Si on réfléchit à cette vision des choses, dans l’imaginaire steampunk habituel, la technologie est objet à la fois de fascination et de questionnement. Face au pouvoir de destruction qu’elle offre et aux convoitises qu’elle suscite, elle inquiète aussi beaucoup. De ce point de vue, dirons-nous, Final Fantasy IX n’est pas vraiment nouveau.
Final Fantasy IX et son univers steampunk, une esthétique
Mais alors, qu’est-ce que Final Fantasy IX peut avoir de vraiment plus steampunk que les autres opus de la franchise ? La PlayStation brillait par ses qualités graphiques, ce qui lui a permis, entre autres, de détailler les personnages, les décors… À l’époque de la Super NES, les capacités des consoles étaient plus limitées. Sauf à vraiment grossir le trait, il était donc difficile de faire la différence entre une époque et une autre. Sur la PlayStation, il est devenu possible de réaliser des costumes et des décors qui évoquent quelque chose au joueur.
Mais qu’est-ce que cela évoque, au juste ? Si on regarde les costumes des personnage, on voit que Djidane porte un gilet et des manchettes à jabots qui rappellent le XVIIIe siècle. De même, la princesse Grenat porte une chemise à lacets et à manches bouffantes telles qu’on en portait à la même époque. Steiner, lui, porte une armure qui n’est pas sans rappeler celles du Moyen Âge tardif ou celles des conquistadores espagnols. Tout cela ne renvoie pas vraiment au XIXe siècle auquel le steampunk nous a habitués, tu me diras. Et tu as raison. Néanmoins, le croisement entre cette esthétique « historique » et la machinerie, la vapeur, le cuivre continuent immanquablement de nous évoquer cet imaginaire. En outre, ce monde plein d’exploration de royaumes oubliés et de civilisations disparues, évoque immanquablement à l’univers de Jules Verne, dont le steampunk se revendique, comme je l’évoque dans un article précédent.

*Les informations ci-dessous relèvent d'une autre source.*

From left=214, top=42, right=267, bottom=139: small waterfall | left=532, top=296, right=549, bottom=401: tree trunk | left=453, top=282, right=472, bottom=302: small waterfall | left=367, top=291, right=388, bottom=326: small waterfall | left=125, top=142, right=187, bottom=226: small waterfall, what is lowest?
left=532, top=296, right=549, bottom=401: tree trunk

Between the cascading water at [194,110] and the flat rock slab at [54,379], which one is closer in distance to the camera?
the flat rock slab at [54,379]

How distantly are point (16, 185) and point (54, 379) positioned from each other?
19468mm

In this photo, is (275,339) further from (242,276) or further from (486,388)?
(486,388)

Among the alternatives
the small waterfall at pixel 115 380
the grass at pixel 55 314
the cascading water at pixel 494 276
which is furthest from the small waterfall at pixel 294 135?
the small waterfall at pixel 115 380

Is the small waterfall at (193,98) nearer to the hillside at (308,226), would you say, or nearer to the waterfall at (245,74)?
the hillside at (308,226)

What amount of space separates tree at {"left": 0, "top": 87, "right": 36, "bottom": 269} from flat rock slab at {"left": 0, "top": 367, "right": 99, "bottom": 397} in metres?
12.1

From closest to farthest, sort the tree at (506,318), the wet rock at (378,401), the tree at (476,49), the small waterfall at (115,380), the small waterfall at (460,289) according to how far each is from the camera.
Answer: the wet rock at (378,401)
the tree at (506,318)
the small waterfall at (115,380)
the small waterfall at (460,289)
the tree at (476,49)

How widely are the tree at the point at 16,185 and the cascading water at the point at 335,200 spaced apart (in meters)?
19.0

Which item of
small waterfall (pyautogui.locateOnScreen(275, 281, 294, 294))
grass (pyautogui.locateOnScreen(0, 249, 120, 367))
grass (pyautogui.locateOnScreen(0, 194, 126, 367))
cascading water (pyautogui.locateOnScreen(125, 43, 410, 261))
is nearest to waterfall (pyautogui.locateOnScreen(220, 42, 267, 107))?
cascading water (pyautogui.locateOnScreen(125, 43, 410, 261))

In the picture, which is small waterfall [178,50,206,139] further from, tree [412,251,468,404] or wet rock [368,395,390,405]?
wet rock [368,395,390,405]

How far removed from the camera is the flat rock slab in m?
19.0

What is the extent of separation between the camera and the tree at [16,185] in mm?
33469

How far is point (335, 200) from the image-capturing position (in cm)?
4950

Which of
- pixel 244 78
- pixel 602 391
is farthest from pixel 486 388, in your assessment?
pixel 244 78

Au-delà du steampunk, l’univers rétrofuturiste de Final Fantasy IX marque une bascule
Il y a eu certains épisodes de Final Fantasy qu’il était éventuellement possible de confondre entre eux. Celui-ci n’en fait pas partie. Certes, Final Fantasy IX n’est pas l’épisode le plus steampunk, mais c’est l’un de ceux dont l’univers, le visuel, est le plus travaillé. C’était le dernier jeu de la franchise sur PlayStation (Final Fantasy X sortira sur PS2 un an plus tard). Dans ce sens, il a poussé la console au maximum de ses capacités. Mais c’était aussi la fin d’une époque, pour laquelle ce jeu sonne comme un dernier hommage au RPG japonais des origines.
Comme sur les premiers Final Fantasy, le système de combat regroupe quatre personnages (alors qu’il était limité à trois sur les volets VII et VIII). On retrouve les cristaux, tels un hommage aux premiers volets de la franchise. Et surtout, c’est le dernier épisode dont la musique est intégralement écrite par Nobuo Uematsu. Et comme pour les épisodes précédents, il n’aura pas manqué de marquer les esprits. En tout cas, le thème introductif, qu’on croirait sorti de la Renaissance, me hante encore des années après.

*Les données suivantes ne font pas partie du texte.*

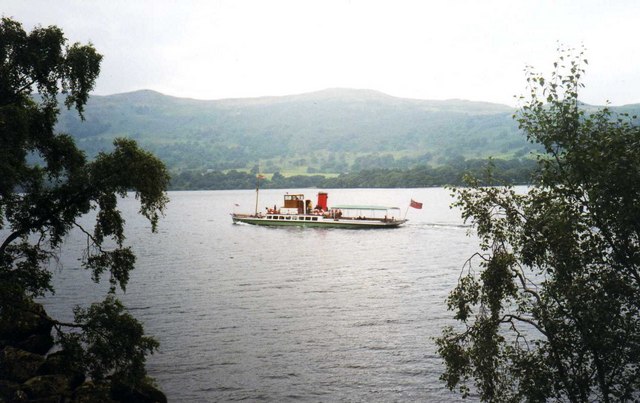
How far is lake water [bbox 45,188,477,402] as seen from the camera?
3167 cm

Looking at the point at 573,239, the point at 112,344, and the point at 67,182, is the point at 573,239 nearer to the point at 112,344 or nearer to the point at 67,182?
the point at 112,344

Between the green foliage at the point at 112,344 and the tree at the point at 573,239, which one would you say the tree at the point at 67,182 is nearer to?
the green foliage at the point at 112,344

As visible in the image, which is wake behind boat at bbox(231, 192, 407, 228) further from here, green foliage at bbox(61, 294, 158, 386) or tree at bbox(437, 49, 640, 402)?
tree at bbox(437, 49, 640, 402)

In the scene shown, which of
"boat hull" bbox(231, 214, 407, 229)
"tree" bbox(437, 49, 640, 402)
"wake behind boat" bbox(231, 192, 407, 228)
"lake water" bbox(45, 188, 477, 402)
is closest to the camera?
"tree" bbox(437, 49, 640, 402)

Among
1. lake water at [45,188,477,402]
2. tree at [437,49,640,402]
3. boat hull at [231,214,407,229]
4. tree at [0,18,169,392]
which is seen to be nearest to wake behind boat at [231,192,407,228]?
boat hull at [231,214,407,229]

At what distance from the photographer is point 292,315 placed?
155 feet

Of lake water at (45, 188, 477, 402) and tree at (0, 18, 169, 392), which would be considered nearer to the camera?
tree at (0, 18, 169, 392)

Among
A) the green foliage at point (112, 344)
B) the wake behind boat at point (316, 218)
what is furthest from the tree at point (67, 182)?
the wake behind boat at point (316, 218)

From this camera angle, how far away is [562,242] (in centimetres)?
1739

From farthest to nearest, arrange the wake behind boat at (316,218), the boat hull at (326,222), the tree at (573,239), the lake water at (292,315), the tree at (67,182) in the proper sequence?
the wake behind boat at (316,218)
the boat hull at (326,222)
the lake water at (292,315)
the tree at (67,182)
the tree at (573,239)

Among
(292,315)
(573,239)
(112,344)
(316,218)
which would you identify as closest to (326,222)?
(316,218)

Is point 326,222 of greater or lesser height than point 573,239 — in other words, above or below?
below

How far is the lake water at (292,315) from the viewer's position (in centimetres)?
3167

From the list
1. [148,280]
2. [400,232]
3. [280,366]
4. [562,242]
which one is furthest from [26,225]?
[400,232]
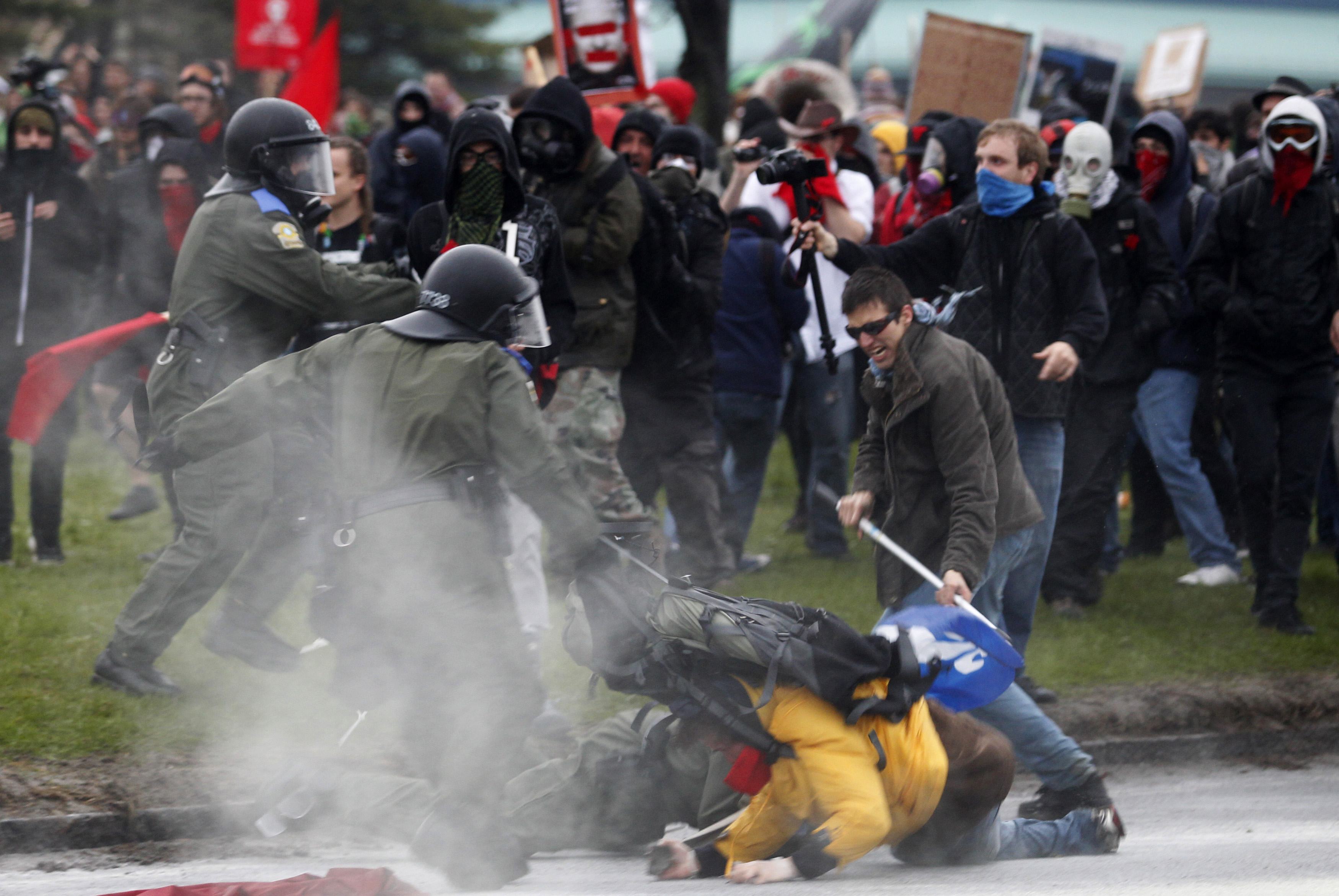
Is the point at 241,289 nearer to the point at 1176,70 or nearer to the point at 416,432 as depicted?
the point at 416,432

On se retrouve donc avec le meilleur des deux mondes : la fraîcheur retrouvée des vieux RPG avec les capacités techniques de la PlayStation. Ce lien avec les jeux des origines se retrouve dans d’autres RPG sortis plus tardivement. La série des Tales of ou celle des Star Ocean en sont deux exemples.
J’espère que cet article te donnera envie de découvrir ou de redécouvrir Final Fantasy IX, si tu as la fibre steampunk. Dans le cas contraire, n’hésite pas à me recommander un jeu que tu aimerais me faire découvrir (si je ne le connais pas déjà).